A web-hosting company based in Bristol has been found to be providing services to an image-sharing website popular with paedophiles, according to anti-online abuse charity the Internet Watch Foundation (IWF).
Zare, which provides services helping websites to stay online, counted photo-sharing site Imgspice as one if its customers last month.
Imgspice is reportedly ‘notorious’ for hosting child sex-abuse material – more than 2,500 incidents of confirmed child sex-abuse content was found on the site last year, according to IWF.
After being contacted by the IWF about Imgspice’s activities, Zare severed its ties with the website – but the IWF has argued that internet-hosting companies need to do better to vet their customers.
In a statement, Zare’s parent company Hydra Communications told the BBC: ‘The Internet Watch Foundation (IWF) brought this to our attention on 1 June, whereupon the service and account were immediately terminated.’

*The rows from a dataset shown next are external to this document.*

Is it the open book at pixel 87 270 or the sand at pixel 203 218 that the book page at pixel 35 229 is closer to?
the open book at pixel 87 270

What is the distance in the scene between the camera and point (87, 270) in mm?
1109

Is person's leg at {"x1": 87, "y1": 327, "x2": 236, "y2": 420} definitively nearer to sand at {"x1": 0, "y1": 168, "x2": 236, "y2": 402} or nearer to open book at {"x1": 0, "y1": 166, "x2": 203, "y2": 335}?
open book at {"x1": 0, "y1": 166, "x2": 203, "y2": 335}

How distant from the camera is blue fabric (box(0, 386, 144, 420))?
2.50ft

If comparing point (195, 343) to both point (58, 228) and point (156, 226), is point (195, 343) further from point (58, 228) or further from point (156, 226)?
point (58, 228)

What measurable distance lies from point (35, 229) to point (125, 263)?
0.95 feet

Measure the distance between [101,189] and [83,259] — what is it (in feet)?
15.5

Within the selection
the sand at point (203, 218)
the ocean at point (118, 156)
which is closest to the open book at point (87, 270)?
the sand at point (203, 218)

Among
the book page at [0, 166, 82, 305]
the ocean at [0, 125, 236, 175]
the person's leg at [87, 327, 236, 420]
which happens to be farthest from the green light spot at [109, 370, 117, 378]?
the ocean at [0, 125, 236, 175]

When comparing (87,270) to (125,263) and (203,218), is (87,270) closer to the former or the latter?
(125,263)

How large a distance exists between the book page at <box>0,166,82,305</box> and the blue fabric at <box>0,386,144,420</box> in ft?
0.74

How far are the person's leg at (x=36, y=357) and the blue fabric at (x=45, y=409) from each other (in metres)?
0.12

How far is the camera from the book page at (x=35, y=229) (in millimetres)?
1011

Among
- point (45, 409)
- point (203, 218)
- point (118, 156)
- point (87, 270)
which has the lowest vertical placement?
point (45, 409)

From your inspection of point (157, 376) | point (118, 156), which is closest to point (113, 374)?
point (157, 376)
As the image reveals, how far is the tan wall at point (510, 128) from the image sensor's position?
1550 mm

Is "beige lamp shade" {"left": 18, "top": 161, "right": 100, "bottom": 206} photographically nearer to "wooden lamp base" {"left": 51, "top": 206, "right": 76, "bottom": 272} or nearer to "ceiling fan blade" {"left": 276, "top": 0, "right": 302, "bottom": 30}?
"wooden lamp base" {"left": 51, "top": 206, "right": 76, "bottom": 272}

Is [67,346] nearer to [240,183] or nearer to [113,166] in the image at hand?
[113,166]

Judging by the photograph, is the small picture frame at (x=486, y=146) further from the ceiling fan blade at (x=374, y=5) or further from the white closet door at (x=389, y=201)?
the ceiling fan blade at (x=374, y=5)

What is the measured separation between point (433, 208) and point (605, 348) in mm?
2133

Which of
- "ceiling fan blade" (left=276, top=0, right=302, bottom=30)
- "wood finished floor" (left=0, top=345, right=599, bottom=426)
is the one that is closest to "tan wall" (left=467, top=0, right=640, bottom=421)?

‘Hydra Communications fully supports the IWF and we will continue to provide our complete cooperation, working together with the charity, the wider industry, and the police towards a safer internet.’
Imgspice is a repeat offender when it comes to hosting child-abuse content.
This year, investigators have already found 1,500 web pages containing child sex-abuse, mostly of 11 to 13-year old girls, on the Seychelles-based website.
If an uploader’s content is popular enough on the site, advertising money can be rewarded to the user, allowing paedophiles to profit from their abuse.
‘At the root of all this, someone, somewhere is profiting financially from the rape and sexual abuse of children,’ said IWF chief executive Susie Hargreaves.
‘This is what is at the core of this.
‘If you have a business hosting content, you need to make sure that you are not facilitating the spread of images and videos of this abuse.
‘It’s as simple as that.
‘Companies need to be far more proactive in keeping their servers clear of this material.’
By providing its services to Imgspice, which involve hosting a website’s files and serving them to users online, Zare has been criticised in facilitating the abuse-for-profit pipeline.
Imgspice is reportedly ‘notorious’ for its use by predators, according to the IWF.
While Imgspice haven’t denied the volume of child abuse content on the site, the company have said the volume of abusive content could have been from a jealous rival trying to damage its reputation.
The UK has previously been found to host 0.1% of the world’s global child sex-abuse material.